Dos nove terminais privados que operam no porto, o da CBL será o único capacitado a receber produtos segregados, de três tipos diferentes simultaneamente, podendo embarcar açúcar, farelo e soja ao mesmo tempo. O gerente geral da companhia, Washington Viana, diz que a certificação de origem ainda representa um mercado incipiente, mas corresponde a um nicho ainda não explorado no Paraná. Segundo ele, o custo para embarque não cria ônus adicional porque é calculado pelo volume e não pela segregação.
‘‘A certificação é importantes por causa dos produtos transgênicos e doença da vaca louca, por exemplo’’, explica. O trabalho é feito por controladoras de renome internacional, desde a origem do produto.
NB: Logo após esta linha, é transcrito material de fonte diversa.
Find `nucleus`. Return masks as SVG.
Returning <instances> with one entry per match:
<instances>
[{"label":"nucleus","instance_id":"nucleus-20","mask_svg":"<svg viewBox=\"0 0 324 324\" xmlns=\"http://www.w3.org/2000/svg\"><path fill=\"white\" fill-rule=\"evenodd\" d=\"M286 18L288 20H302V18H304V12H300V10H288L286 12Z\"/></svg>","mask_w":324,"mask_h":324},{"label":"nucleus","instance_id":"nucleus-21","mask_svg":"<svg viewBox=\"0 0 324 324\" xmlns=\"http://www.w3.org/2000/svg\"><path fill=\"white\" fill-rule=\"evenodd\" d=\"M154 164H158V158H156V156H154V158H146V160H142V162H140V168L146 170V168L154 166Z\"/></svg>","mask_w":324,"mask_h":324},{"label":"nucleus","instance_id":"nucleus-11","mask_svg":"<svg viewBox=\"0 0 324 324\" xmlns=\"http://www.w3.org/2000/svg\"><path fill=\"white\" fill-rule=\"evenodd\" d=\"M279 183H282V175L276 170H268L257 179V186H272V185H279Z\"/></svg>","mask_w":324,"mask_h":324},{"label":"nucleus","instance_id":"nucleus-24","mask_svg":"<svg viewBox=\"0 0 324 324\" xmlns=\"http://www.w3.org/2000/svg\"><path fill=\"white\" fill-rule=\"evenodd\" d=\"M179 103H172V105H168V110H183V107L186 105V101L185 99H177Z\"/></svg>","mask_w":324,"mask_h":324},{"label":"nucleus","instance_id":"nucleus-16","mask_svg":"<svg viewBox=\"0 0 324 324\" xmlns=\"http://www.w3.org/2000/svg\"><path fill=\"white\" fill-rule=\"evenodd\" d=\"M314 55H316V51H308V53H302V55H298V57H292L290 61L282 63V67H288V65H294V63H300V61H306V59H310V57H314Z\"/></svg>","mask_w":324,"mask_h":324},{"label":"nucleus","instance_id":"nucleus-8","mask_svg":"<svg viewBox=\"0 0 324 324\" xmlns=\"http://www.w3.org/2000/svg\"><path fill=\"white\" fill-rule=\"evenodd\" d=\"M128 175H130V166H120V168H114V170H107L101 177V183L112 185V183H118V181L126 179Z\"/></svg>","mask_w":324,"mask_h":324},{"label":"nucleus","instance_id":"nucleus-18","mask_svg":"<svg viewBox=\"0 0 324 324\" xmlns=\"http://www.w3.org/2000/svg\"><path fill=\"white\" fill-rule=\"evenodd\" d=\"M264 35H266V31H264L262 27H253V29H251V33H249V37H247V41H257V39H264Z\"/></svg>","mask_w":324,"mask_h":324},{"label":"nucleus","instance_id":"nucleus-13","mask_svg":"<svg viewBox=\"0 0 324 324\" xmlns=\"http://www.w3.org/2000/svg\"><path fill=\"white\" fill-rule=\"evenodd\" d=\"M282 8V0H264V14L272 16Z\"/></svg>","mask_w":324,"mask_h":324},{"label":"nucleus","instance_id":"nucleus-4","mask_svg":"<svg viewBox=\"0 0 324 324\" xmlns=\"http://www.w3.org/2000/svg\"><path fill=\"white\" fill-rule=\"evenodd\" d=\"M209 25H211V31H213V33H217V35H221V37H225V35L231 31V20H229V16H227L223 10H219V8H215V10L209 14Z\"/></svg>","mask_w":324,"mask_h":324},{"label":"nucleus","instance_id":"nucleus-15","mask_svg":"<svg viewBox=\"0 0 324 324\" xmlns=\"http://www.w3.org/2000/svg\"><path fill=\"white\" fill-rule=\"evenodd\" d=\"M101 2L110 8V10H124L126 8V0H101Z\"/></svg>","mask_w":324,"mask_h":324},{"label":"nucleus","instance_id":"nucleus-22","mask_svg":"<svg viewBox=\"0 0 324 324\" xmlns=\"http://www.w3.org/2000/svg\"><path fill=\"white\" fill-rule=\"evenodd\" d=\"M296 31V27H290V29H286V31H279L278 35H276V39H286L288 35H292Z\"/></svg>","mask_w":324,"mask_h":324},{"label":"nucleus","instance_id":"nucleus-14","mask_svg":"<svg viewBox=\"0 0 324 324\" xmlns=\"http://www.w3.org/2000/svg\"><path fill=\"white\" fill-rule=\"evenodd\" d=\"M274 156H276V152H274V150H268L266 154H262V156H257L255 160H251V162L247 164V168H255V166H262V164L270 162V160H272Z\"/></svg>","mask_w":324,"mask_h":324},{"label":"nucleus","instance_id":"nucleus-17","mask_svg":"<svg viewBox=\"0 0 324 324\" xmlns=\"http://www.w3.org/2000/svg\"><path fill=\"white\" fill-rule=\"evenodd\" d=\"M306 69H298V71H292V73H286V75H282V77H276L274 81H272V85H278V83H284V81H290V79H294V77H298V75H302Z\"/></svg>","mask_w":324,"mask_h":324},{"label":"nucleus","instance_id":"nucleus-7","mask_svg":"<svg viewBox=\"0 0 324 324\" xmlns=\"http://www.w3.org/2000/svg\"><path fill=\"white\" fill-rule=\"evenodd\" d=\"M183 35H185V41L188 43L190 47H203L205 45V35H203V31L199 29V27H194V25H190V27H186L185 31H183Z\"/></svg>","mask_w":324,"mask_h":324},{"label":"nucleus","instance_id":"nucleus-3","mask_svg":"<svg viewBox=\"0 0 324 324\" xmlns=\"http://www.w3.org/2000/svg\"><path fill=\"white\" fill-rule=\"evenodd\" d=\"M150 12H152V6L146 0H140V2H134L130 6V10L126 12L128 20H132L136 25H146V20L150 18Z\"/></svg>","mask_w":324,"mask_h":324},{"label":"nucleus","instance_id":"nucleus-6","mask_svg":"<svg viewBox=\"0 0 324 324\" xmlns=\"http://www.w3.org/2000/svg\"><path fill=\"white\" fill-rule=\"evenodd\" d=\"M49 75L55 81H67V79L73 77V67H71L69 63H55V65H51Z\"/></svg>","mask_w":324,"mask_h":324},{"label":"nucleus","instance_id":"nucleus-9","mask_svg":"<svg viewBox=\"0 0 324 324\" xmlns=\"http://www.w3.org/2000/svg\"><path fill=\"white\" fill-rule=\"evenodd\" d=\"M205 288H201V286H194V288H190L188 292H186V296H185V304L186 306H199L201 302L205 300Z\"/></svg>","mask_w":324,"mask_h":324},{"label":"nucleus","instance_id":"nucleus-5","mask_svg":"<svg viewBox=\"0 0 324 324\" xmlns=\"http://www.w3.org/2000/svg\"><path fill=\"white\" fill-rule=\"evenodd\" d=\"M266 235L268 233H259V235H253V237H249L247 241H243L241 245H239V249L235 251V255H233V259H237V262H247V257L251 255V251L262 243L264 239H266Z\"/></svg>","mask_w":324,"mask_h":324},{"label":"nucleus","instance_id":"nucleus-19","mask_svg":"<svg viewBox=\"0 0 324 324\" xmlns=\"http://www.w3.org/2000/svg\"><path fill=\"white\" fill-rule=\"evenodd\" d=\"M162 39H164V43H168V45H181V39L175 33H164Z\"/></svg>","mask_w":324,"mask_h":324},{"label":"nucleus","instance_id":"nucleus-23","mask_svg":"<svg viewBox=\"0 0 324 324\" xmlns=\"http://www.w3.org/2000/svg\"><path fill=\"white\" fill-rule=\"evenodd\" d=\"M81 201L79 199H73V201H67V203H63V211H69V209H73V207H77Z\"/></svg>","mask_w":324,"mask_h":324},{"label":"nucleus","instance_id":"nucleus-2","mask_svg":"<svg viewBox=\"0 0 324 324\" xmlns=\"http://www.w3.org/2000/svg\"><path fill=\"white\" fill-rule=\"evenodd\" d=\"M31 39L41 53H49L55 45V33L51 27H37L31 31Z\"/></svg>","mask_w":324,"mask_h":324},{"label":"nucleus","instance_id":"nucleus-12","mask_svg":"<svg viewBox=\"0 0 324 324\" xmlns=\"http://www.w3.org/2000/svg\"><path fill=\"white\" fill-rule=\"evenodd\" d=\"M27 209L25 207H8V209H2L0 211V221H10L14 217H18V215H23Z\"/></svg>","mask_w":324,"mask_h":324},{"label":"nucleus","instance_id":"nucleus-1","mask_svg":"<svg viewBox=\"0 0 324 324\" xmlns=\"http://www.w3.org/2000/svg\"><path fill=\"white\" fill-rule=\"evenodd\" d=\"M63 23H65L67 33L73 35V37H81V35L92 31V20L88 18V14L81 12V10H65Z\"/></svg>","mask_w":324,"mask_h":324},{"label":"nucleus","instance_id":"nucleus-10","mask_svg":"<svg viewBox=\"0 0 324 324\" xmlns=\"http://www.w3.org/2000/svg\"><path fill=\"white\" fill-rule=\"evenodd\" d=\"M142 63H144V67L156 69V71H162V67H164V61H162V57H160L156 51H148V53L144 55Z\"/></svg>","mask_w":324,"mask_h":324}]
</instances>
Na área de armazenagem, a construção de quatro silos metálicos, com capacidade para 5 mil toneladas de produto cada um, vai aumentar a capacidade de armazenagem da CBL de 55 mil toneladas para 75 mil. Segundo o diretor da Administração dos Portos de Paranaguá e Antonina (Appa), Lourenço Fregonese, ‘‘a inauguração veio na hora certa, pois é a época em que o porto mais precisa aumentar a capacidade de armazenagem’’.
Este ano a comercialização da safra está mais lenta porque os produtores estão esperando a melhora nos preços para exportação. Apenas 35% do total de soja saiu do porto, enquanto no ano passado já haviam sido embarcados 75% no mesmo período. Com isso, os armazéns e silos do porto estão lotados.